Source document:
10 March 2026 · 4 min read

AI drug discovery benchmarks: why pharma needs model evaluation discipline

Three big AI drug discovery launches in 90 days: Boltz, IsoDDE, OpenFold3. Every benchmark was built by the team that built the model. The real question isn’t which model has the best benchmark. It’s whether discovery teams have a rigorous internal framework to evaluate any model that shows up. The real moat is evaluation discipline.

Author

Christian Hein

Last updated

6 May 2026

Artificial Intelligence Machine Learning Innovation Management Large Pharma Biotech Strategic Planning Pre-clinical research

TL;DR

The Model Wars: AI drug discovery model evaluation is becoming the strategic capability for pharma in 2026. One of the most consequential questions in AI drug discovery has nothing to do with which model has the best benchmark. The real question: do discovery teams have a rigorous way to decide what to trust? In the last 90 days alone: Boltz launched (open-source, 100,000+ scientists), Isomorphic unveiled IsoDDE (claiming 2x AlphaFold 3), OpenFold3 went federated with five pharma companies. Every benchmark was built by the team that built the model. Then on March 2, a UCL preprint stress-tested Boltz-2 on 38,482 compounds and found weak top-100 correlation — exactly where lead selection costs sit. The teams that win will build internal capability to benchmark rigorously, integrate into a discovery stack, and swap tools as the field moves. The real moat is evaluation discipline.

The Model Wars: AI drug discovery model evaluation is becoming the strategic capability for pharma in 2026.

One of the most consequential questions in AI drug discovery right now has nothing to do with which model has the best benchmark. The real question: do discovery teams have a rigorous way to decide what to trust?

In the last 90 days alone:

Boltz launched on January 8 with a $28M seed round co-led by Amplify, Andreessen Horowitz, and Zetta Venture Partners, a Pfizer collaboration right of the bat, and open-source foundation models already used by more than 100,000 scientists.
Isomorphic Labs then unveiled IsoDDE, claiming more than 2x AlphaFold 3 accuracy on hard protein-ligand generalization tasks and binding-affinity performance above gold-standard physics-based methods.
OpenFold3 took a different route entirely, with five pharma companies joining a federated initiative to co-train the model on proprietary structural data without pooling the raw data itself.

Every one of these announcements came with impressive benchmarks. And every benchmark was constructed by the team that built the model.

Then on March 2, a preprint from UCL put Boltz-2 through a harder test: 38,482 compounds across two targets, benchmarked against the physics-based ESMACS protocol. The result is the kind of nuance this field needs more of. Boltz-2 looks useful for fast initial screening, but the study found only weak to moderate correlation globally and no significant correlation in the top 100 compounds, exactly where lead selection decisions get expensive. And even this datapoint deserves a grain of salt, given that it comes from a team whose own methods are the benchmark being compared against.

So the real question for pharma: do we have an internal framework to evaluate any model that shows up?

What does it do well, and where does it break? The Boltz-2 preprint is actually useful precisely because it maps the boundary. That level of specificity is rare and valuable.

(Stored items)
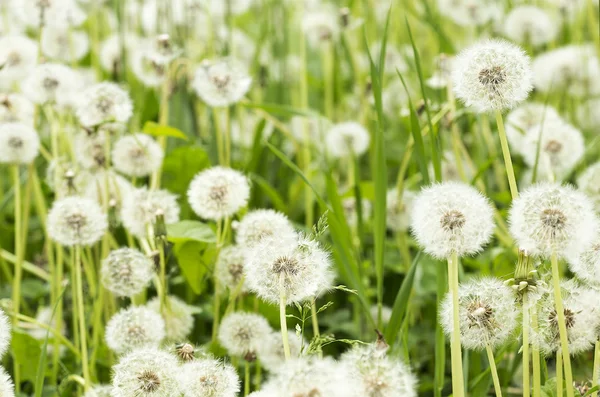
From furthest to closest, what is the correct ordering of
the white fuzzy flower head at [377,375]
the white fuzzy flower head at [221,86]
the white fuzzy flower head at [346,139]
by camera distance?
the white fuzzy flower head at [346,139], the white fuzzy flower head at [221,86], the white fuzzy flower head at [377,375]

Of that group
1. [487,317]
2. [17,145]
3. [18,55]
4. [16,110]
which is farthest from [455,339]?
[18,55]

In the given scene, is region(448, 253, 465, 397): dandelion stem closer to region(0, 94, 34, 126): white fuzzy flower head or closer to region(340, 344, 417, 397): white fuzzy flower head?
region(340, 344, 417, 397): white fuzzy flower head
...
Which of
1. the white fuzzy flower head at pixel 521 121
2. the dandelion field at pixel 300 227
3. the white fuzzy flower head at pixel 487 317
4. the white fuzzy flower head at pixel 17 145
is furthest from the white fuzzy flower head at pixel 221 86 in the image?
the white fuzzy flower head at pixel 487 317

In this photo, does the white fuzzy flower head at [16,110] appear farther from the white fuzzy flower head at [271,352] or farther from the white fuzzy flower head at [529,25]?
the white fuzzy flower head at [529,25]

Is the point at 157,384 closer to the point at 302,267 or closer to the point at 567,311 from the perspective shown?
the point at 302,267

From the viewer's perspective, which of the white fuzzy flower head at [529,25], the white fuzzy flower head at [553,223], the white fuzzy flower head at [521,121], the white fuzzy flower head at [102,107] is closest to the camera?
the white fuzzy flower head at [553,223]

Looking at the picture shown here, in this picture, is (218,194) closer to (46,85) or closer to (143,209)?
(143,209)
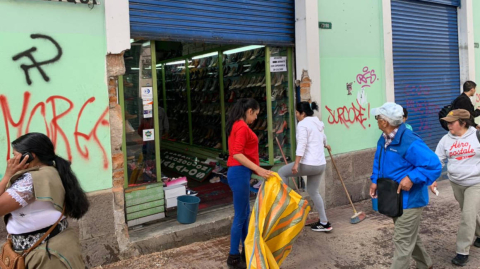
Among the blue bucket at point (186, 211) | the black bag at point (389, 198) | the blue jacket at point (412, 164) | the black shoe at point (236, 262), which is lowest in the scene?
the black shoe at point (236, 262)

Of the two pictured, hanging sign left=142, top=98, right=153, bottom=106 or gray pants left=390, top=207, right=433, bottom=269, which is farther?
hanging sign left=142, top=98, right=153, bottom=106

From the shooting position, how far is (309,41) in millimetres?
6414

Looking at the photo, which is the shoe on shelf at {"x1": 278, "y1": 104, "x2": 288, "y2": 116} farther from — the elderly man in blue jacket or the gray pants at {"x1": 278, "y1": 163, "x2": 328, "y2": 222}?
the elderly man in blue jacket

Tasks to perform:
[a] Reproduce from the article on AI drug discovery benchmarks the part that opens with the words containing "Then on March 2, a preprint" and closes with "that shows up?".
[b] Condense the paragraph of the article on AI drug discovery benchmarks that begins "Then on March 2, a preprint from UCL" into a shorter version that keeps its main facts.

Answers provided:
[a]
Then on March 2, a preprint from UCL put Boltz-2 through a harder test: 38,482 compounds across two targets, benchmarked against the physics-based ESMACS protocol. The result is the kind of nuance this field needs more of. Boltz-2 looks useful for fast initial screening, but the study found only weak to moderate correlation globally and no significant correlation in the top 100 compounds, exactly where lead selection decisions get expensive. And even this datapoint deserves a grain of salt, given that it comes from a team whose own methods are the benchmark being compared against.

So the real question for pharma: do we have an internal framework to evaluate any model that shows up?

[b] On March 2, a UCL preprint tested Boltz-2 on 38,482 compounds across two targets against the physics-based ESMACS protocol. Boltz-2 appeared useful for fast initial screening. However, it showed only weak to moderate correlation globally and no significant correlation in the top 100 compounds, which is where lead selection decisions become expensive. The result still warrants caution, because the study's authors developed the method used as the benchmark.